余談ですが、TRUMPシリーズの世界は、いつになっても文明が進みませんね。

『マリーゴールド』時点(LILIUM前)でケリトン出版社などが機能していることから、産業革命と市民社会はとうに訪れているようなのですが、リリーが何百年旅をしようと、文明はあまり変わっていないようです。

あのレトロな世界観がずっと続くのもフィクションとしてとても魅力的なので、構わないのですけど……。


あと余談ついでに呟きますが、ヴァンパイアハンターは変人しかいないのか??笑

『SPECTER』からそうですが、年々キャラの濃いのが出てきますね。ピエトロとかむちゃくちゃ常識人に見えてくるわ。あっ中の人同じか。



最後に、これは本編とは関係ない話で、
私の気のせいだといいんですけど、
先に見たマチネの『雨下』の時は(あれ、鞘師の歌ってこんなんだっけ……?)と少し心配になりました。
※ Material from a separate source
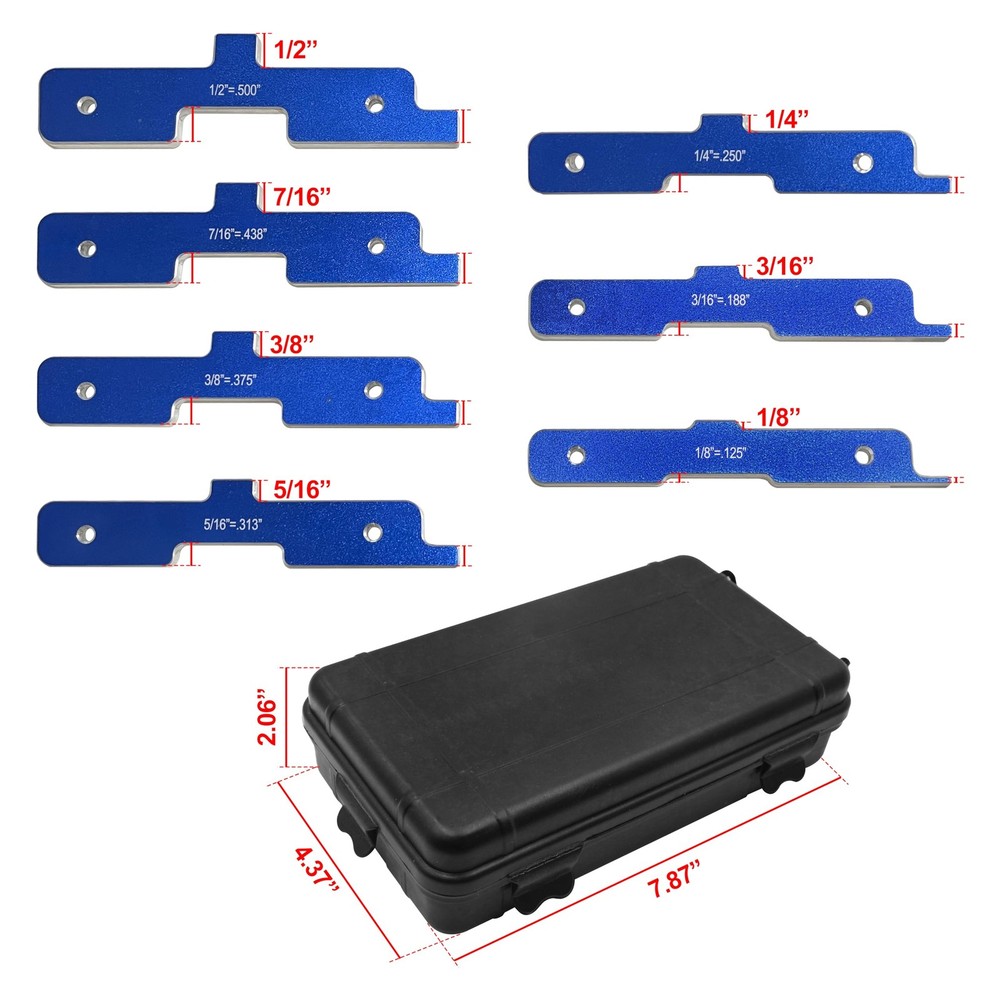 Router Table Setup Bars for PRS3400 for Router Table Saw and Angle Woodworkin...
『日和』ではそういうことは全く感じさせなかったのですが。

私はあまり俳優さんたちのミス回に当たらない方なのですが(一作品一観劇が基本のにわかなのが理由でしょうが)、
新良さんがセリフ回しで咳払いしていたり、他の方々も噛んでしまう場面があったりと、終盤にきて皆さん少しお疲れだったのかもしれません……。

いつもとは違う、感染症というシビアな問題に常に気を配りながらの今回の公演、スタッフの方々を含め、いつになくストレスがかかっているのかなぁと思います。


そんな中で開催してくださったこと、本当に感謝しかありません。
シリーズ初の試みに対していろいろと書いてしまいましたが、最終的な感想は、やはりこのご時世でもやってくださってありがとう、に尽きます。

感染症で世の中全体にストレスが蔓延するなか、素敵な作品を生み出してくださって本当に感謝です。